## DATASET ENTRIES
○ ○ ○ ○

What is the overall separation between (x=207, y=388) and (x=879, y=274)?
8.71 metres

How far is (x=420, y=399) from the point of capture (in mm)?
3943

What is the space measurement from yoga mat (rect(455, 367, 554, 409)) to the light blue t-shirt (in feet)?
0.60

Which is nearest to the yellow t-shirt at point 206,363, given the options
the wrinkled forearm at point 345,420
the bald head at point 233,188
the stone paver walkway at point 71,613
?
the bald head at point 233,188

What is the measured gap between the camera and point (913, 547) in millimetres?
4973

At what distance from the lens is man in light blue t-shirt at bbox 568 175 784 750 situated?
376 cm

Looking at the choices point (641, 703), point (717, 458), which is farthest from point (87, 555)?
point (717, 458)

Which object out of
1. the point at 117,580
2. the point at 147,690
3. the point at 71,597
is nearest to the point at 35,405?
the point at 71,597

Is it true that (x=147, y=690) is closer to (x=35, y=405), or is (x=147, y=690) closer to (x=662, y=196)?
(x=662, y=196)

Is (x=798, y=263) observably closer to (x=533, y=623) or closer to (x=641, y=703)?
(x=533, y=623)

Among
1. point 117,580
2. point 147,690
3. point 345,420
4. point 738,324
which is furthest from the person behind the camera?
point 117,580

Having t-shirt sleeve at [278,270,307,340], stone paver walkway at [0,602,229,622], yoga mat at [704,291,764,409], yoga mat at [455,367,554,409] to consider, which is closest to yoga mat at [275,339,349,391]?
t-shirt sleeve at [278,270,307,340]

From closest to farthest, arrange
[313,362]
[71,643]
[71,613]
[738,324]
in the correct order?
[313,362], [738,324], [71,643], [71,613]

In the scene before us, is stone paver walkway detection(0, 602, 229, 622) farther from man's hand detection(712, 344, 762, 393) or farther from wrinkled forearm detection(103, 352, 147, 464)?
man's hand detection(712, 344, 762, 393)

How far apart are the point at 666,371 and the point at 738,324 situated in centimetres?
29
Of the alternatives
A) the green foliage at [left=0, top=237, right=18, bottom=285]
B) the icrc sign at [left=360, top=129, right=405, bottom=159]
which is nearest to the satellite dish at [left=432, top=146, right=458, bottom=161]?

○ ○ ○ ○

## TASK TO COMPLETE
Please count the lines of the data above that contain the word "light", and reply with the number alone.

## WRITTEN SOLUTION
2